Thus, the term global governance has gradually become essential in the international debate through a crucial question: How to govern globalization without a global government? In other words, is it possible and effective to exert, through a set of regulations, some functions which, within states, usually concern the national government?
Today the global governance system is in a crisis of legitimacy; its purposes, its actions and the roles of its main players, are all disputed. Our objective is to show that several failures inherent in this system are moving us away from the prospect of sustainable development. We devote the first part to a discussion of global governance logics and the second to studying the problems surrounding the present legitimacy crisis. In the third part we stress the fact that crisis in itself plays no useful part in reaching the objective of truly sustainable development and in satisfying the requirements of a more realistic consideration of a revival of voluntarist economic policies.
Concerning global economic governance
The arguments of those who detect in the recent changes the end of the nation-state are summarized in one word: globalization; this multidimensional phenomenon indicating a “geo-historical” process of the progressive extension of capitalism on a planetary scale. (Carroué and al, 2005) This process would see the emergence of a world without borders, where the power of states would be weakened compared to the primacy of the laws of the market. If some theses against public intervention fail to adopt this very liberal logic, they start from the same premise: globalization has the effect of limiting the legislative instruments of states in front of the growing power of new players. According to Dollfus (2007), some of these players are animated by a trans-national logic “overflowing” the state by the top (multinationals, world organizations); others dispute the state from within (separatists, lobbies representing different interests…). Globalization is seen as destabilizing the pillars of the legitimate power of the state by introducing an economic logic of territorial competition and by reducing the field of action of national economic policies. (Yacoub, 2008)

____

In the passage on global governance, which players does Dollfus (2007) describe as "overflowing" the state by the top?

== DATA EXCERPT ==
____

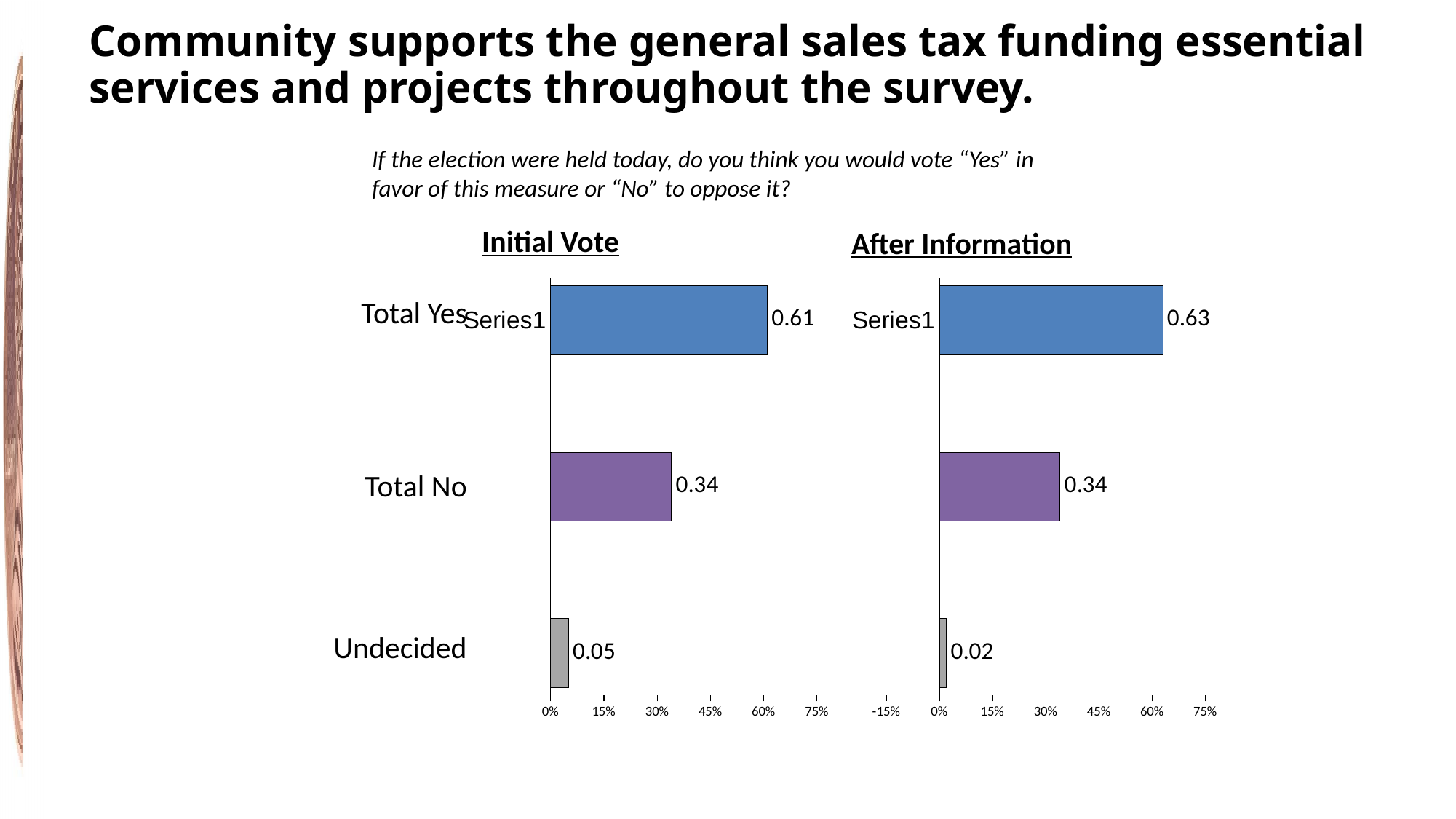
What is the difference between the Undecided value in the Initial Vote chart and the Undecided value in the After Information chart? 0.03 In the Initial Vote chart, which category has the highest value? Total Yes Which is larger: Total Yes in the Initial Vote chart or Total Yes in the After Information chart? After Information In the Initial Vote chart, what is the value for Undecided? 0.05 In the After Information chart, what is the value for Undecided? 0.02 In the Initial Vote chart, what is the value for Total Yes? 0.61 In the After Information chart, what is the value for Total No? 0.34 What type of chart is the After Information chart? Bar chart In the After Information chart, which category has the lowest value? Undecided How many categories are shown in the Initial Vote chart? 3 In the Initial Vote chart, what is the difference between the Total Yes and Total No values? 0.27 In the After Information chart, what is the value for Total Yes? 0.63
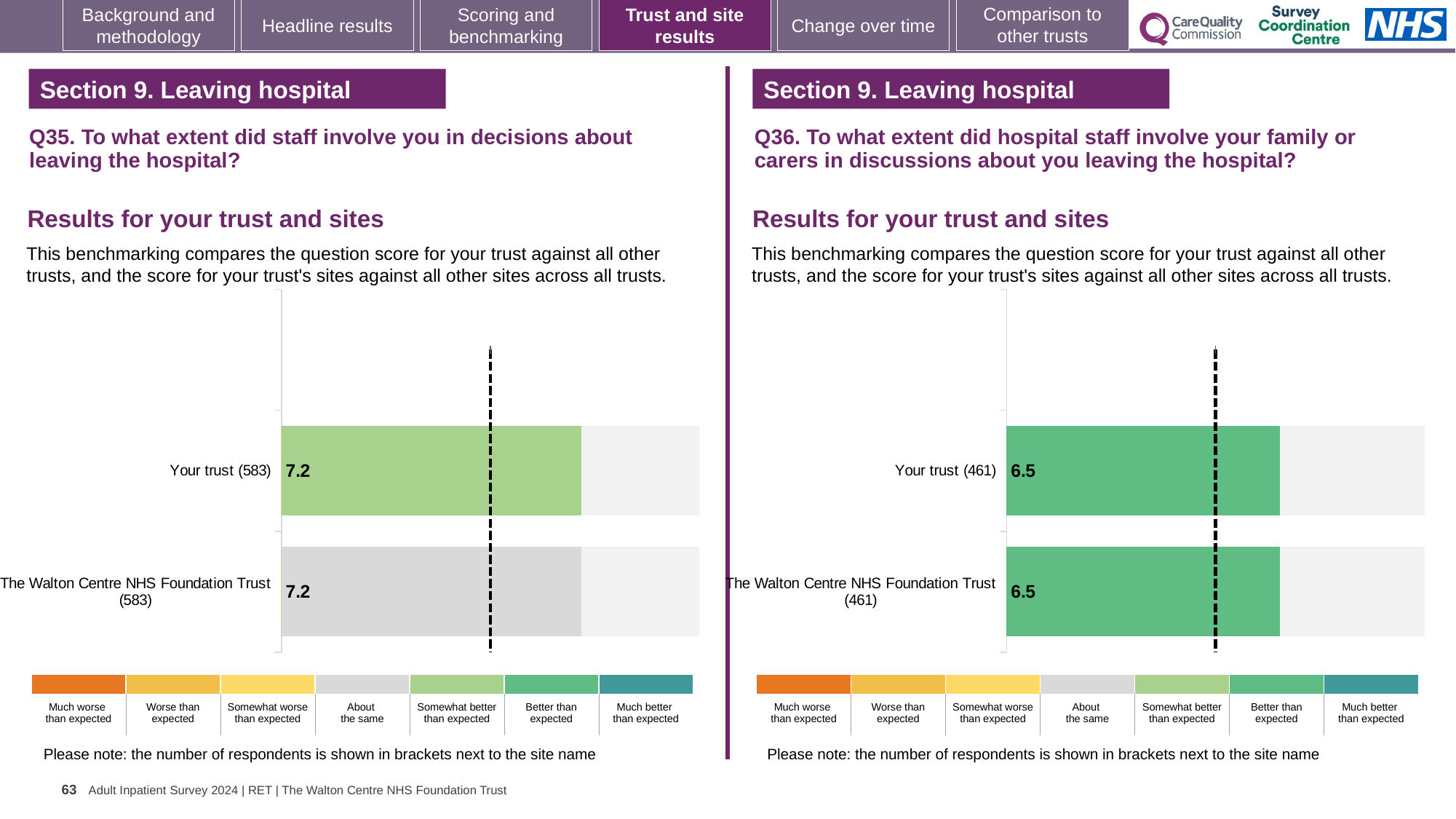
On the Q36 chart (right), which benchmark category does the colour of the Your trust bar correspond to in the key? Better than expected On the Q36 chart (right), what is the score for The Walton Centre NHS Foundation Trust (461)? 6.5 On the Q35 chart (left), how many respondents are shown in brackets for Your trust? 583 On the Q35 chart (left), what is the score for Your trust (583)? 7.2 How many bars are plotted on the Q35 chart (left)? 2 What type of chart is used on the Q35 chart (left)? Bar chart On the Q36 chart (right), what is the difference between the score for Your trust and the score for The Walton Centre NHS Foundation Trust? 0.0 On the Q36 chart (right), what is the score for Your trust (461)? 6.5 On the Q35 chart (left), what is the score for The Walton Centre NHS Foundation Trust (583)? 7.2 How many bars are plotted on the Q36 chart (right)? 2 On the Q35 chart (left), what is the difference between the score for Your trust and the score for The Walton Centre NHS Foundation Trust? 0.0 Is the score for Your trust on the Q35 chart (left) larger than the score for Your trust on the Q36 chart (right)? Yes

____

== FINISHED TASK ==
Multinationals and world organizations.